In his role as a soloist he performed Richard Strauss’ Concerto No. 1 with the Lynn Philharmonia Orchestra under Guillermo Figueroa and he premiered the piece “Tributo al Ciudadano Pablo” by Marvin Camacho -who is a well renowned Costa Rican composer and pioneer in new contemporary music- with the “Heredia Symphony Orchestra” of Costa Rica under Josué Jiménez. The piece is written and dedicated to him by the composer and it reflects Hugo Valverde’s commitment to Latin American repertoire, having performed and premiered pieces by Manuel Matarrita -Costa Rican pianist and composer-, and other Latin American composers. He often performs chamber music concerts with his colleagues of the Metropolitan Opera Orchestra at the Carnegie Hall Concert Series at Weill Recital Hall and also with the woodwind quintet “Quinteto de Luz” in Costa Rica at the National Music Institute, Teatro Espressivo and the National Theatre of Costa Rica.

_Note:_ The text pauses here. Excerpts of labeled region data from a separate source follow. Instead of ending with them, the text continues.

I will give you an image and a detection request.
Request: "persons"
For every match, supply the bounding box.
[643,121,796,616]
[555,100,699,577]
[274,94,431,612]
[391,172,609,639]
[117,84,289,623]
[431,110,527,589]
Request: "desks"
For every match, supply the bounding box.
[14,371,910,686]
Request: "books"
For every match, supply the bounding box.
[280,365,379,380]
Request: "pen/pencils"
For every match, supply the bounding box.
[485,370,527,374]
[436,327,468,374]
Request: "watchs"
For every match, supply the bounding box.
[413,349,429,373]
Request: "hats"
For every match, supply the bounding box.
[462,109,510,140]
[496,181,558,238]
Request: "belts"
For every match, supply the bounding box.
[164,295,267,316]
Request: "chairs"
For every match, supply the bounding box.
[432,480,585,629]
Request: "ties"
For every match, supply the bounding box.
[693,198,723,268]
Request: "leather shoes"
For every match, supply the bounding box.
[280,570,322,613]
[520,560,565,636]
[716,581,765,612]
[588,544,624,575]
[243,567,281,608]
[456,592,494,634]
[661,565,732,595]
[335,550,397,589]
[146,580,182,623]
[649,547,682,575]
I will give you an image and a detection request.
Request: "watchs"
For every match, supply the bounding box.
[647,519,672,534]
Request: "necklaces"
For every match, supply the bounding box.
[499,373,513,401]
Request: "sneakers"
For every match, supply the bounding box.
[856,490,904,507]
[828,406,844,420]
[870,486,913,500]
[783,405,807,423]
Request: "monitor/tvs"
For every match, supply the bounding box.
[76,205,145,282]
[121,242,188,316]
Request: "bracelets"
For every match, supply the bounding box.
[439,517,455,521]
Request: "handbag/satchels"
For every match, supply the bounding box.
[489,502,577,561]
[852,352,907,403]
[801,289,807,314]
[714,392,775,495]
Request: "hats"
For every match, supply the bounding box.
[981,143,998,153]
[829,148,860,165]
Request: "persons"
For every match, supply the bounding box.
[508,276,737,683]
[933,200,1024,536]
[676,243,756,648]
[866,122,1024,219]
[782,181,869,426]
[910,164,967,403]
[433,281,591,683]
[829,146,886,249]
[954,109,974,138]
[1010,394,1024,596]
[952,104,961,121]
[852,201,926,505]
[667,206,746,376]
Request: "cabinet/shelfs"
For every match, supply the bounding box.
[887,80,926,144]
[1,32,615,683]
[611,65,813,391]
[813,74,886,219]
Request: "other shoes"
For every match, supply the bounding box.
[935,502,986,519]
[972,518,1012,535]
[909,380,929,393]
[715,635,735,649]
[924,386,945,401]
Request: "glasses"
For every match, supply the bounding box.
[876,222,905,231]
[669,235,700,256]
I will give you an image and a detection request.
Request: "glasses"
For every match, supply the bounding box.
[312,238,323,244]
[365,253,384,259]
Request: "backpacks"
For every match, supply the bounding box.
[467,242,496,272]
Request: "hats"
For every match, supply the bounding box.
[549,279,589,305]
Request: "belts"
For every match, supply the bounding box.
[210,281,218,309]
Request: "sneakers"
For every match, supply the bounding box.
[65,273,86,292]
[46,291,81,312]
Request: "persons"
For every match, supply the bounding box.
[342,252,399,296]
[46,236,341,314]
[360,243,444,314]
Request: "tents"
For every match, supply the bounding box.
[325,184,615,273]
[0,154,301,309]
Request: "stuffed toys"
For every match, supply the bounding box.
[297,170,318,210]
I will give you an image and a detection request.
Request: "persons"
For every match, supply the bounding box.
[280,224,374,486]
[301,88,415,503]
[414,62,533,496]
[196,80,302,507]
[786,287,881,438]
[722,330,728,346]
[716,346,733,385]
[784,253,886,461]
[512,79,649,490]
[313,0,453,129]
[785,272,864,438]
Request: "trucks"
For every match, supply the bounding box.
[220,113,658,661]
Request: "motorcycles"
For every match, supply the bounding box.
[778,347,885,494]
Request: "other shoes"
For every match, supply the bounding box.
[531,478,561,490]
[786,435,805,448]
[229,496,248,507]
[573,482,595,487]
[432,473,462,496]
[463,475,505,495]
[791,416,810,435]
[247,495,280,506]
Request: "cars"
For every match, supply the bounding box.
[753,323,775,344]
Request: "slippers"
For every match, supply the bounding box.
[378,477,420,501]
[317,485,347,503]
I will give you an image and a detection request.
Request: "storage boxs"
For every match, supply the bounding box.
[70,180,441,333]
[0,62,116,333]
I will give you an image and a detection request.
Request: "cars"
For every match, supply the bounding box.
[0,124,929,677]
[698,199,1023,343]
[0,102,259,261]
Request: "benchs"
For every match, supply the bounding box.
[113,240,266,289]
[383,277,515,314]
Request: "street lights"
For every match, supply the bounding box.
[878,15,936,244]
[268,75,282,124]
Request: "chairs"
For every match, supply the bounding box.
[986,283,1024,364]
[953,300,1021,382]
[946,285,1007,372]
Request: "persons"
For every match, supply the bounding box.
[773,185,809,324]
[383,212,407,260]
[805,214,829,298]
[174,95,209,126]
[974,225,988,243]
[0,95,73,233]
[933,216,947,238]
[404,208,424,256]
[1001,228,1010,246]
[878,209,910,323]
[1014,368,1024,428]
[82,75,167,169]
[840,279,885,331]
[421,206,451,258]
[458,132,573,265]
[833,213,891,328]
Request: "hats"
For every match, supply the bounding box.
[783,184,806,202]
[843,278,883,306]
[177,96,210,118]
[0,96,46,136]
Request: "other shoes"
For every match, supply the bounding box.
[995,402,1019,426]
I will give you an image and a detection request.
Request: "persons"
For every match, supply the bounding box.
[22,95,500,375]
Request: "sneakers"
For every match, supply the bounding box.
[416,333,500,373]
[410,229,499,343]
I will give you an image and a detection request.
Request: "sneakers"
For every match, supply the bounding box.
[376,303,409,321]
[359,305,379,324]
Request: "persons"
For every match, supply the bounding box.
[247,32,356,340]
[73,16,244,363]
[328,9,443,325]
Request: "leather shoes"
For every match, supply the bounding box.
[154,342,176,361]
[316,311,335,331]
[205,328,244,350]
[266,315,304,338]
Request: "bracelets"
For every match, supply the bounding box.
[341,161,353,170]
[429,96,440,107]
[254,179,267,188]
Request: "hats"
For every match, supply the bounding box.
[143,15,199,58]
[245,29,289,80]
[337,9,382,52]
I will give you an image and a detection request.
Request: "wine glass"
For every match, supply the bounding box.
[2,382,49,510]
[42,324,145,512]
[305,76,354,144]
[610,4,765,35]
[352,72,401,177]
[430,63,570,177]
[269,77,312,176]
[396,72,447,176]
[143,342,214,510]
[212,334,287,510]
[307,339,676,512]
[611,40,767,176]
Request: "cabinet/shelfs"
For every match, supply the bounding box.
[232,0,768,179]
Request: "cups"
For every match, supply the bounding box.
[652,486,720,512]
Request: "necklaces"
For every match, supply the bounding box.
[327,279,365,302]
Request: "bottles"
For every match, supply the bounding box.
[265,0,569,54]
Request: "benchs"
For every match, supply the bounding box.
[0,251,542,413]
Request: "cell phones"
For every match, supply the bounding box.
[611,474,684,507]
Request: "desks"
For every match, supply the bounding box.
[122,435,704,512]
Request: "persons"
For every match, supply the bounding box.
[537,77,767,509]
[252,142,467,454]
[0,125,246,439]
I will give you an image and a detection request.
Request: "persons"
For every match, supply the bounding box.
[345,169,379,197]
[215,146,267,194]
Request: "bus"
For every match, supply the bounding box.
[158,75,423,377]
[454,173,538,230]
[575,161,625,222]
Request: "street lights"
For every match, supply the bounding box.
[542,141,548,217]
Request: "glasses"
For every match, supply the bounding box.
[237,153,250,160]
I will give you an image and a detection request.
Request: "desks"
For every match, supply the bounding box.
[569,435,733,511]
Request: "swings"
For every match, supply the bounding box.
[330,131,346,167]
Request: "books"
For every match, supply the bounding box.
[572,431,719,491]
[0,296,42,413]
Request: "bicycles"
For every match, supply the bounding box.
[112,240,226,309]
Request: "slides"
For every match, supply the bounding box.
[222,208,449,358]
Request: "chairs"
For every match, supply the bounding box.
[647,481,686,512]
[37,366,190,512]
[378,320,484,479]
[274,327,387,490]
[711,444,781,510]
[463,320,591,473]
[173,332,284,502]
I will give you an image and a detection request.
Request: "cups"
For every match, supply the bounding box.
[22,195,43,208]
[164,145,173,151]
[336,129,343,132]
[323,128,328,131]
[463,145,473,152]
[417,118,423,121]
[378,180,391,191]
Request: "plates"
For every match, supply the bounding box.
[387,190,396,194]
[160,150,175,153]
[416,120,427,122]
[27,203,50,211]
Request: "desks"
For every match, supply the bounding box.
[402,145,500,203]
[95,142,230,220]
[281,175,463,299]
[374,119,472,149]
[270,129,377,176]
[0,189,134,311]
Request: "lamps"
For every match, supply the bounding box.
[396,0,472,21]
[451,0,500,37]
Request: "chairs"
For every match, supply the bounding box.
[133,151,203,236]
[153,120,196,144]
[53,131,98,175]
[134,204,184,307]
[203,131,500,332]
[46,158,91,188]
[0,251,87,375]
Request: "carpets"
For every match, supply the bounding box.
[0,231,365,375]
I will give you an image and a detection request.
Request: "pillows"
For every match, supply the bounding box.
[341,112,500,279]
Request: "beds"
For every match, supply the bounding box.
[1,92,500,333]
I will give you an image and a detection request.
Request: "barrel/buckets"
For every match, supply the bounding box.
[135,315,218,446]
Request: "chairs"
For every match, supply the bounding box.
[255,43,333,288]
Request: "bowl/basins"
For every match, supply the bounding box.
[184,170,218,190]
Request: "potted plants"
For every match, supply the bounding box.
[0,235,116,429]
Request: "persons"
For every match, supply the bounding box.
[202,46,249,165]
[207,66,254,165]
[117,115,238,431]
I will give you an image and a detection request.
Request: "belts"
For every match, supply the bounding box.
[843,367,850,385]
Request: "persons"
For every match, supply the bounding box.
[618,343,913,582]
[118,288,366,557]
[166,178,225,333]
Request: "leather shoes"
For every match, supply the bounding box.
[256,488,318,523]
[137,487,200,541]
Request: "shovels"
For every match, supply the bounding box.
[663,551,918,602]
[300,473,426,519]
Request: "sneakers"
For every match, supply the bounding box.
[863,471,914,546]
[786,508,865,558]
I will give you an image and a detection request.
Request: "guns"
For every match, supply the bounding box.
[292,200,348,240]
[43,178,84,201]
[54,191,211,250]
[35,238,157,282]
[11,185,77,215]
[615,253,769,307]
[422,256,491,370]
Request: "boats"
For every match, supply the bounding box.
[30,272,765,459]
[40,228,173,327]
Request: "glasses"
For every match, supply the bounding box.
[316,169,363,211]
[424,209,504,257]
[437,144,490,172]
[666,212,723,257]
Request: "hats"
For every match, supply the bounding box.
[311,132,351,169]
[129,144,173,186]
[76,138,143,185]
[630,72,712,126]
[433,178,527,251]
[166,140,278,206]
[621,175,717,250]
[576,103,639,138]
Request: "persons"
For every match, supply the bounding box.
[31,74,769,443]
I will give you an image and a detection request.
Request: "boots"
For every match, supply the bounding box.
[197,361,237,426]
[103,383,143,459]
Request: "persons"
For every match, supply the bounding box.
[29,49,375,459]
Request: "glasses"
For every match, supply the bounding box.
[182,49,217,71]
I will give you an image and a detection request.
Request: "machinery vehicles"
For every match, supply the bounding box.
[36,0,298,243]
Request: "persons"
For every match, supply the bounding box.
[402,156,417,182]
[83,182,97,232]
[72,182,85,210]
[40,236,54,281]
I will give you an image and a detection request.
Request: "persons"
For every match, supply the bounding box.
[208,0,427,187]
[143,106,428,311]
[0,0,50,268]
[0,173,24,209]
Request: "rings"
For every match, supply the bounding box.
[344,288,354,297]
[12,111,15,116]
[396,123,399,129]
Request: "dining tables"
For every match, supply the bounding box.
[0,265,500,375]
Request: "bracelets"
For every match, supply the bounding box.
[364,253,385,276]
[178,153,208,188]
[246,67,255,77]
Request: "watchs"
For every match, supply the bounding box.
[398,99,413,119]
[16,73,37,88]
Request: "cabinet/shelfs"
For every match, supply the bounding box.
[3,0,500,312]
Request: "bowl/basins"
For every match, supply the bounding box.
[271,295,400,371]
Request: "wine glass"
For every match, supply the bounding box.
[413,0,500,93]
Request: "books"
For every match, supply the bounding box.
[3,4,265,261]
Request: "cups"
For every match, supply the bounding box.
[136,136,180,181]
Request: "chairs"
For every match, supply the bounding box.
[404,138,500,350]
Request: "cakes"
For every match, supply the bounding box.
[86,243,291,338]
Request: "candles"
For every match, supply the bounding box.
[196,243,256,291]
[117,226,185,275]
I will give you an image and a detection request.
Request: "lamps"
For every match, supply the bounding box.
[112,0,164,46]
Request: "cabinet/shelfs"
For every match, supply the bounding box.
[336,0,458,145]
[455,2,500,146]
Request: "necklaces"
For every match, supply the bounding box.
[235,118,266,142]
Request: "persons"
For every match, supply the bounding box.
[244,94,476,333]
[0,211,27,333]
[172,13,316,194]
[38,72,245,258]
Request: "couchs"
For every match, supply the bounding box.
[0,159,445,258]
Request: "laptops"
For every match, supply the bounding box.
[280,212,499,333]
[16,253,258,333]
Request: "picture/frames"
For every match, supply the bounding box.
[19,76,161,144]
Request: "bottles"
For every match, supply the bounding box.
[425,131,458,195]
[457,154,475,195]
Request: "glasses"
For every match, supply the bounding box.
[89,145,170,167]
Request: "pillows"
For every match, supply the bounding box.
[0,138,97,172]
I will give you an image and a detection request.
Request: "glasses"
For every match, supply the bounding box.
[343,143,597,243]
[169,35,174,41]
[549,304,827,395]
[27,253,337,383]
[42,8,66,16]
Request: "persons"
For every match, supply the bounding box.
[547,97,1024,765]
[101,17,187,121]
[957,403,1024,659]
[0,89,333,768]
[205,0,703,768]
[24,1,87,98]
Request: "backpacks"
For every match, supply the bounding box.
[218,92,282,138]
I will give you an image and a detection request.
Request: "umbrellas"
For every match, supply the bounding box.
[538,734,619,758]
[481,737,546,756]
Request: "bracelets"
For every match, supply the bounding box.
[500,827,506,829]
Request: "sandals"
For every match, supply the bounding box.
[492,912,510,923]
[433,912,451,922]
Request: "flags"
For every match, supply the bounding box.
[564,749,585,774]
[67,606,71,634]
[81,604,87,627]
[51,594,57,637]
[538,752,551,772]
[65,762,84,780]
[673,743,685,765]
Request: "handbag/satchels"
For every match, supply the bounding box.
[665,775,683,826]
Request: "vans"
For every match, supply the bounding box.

A dedicated educator, Mr. Valverde has been involved in pedagogical programs in the United States and Latin America, giving masterclasses for the Orchestra of the Americas, Yale University School of Music, Manhattan School of Music, New York University, Bard College Conservatory of Music, National Conservatory of Music of Puerto Rico, The Blackburn Music Academy in Napa Valley, San Jose State University, Austin Peay University, New World School of the Arts, University of Panama School of Music and the University of Costa Rica, among others. During the pandemic he created the project “Lockdown Warmups”, which offered 40+ free masterclasses and professional online coaching from renown musicians from the Berlin Philharmonic and New York Philharmonic Orchestras, Chicago Symphony, San Francisco Symphony, Pittsburgh Symphony, Jacksonville Symphony, Seattle Symphony Orchestras, The Cleveland and The Philadelphia Orchestras, Metropolitan Opera Orchestra, Bavarian Radio, Frankfurt Radio, Hamburg, West Germany Radio Symphonies, and other remarkable ones, for young Latin American horn players. He currently teaches at the Precollege Division at Manhattan School of Music.
As a recording studio musician, Mr. Valverde has been part of two soundtracks for movies called “The Woman in the Window”, produced by Fox 2000 Pictures, released by Netflix and 20th Century Studios and music composed by Danny Elfman; and the other one is “Don’t Worry Darling”, produced by New Line Cinema, and music by John Powell. He was also part of the recording of Sir Paul McCartney’s song “My Valentine” with Michael Bublé in the solo voice and Mr. McCartney himself in the live recording session at the Manhattan Center Studios. The song was released in February 2022 in various music and video streaming platforms like YouTube, Apple Music, Spotify, Tidal, etc.
The live recording and broadcast made in 2019 of George Gershwin’s “Porgy and Bess” was chosen as the recipient of the “Best Opera Recording” award in the “63rd Grammy Award Ceremony”. In March 14th, 2021, The Metropolitan Opera Company won the “The Recording Academy” Grammy, and Mr. Valverde was part of this broadcast and recording, who was also given a certificate of participation as a member of The Metropolitan Opera Orchestra in recognition of his effort put into the project.
Mr. Valverde studied at the Shepherd School of Music at Rice University in Houston, Texas, Lynn University Conservatory of Music in Boca Raton, Florida and the National Music Institute in San José, Costa Rica. His main teachers are Daniel León, Luis Murillo, Gregory Miller and William VerMeulen.
In his spare time, Hugo enjoys road biking around Central Park, New York City area, New Jersey and his native Costa Rica, and is an avid coffee aficionado, given the fact that Costa Rica is known worldwide for the top-quality coffee they produce.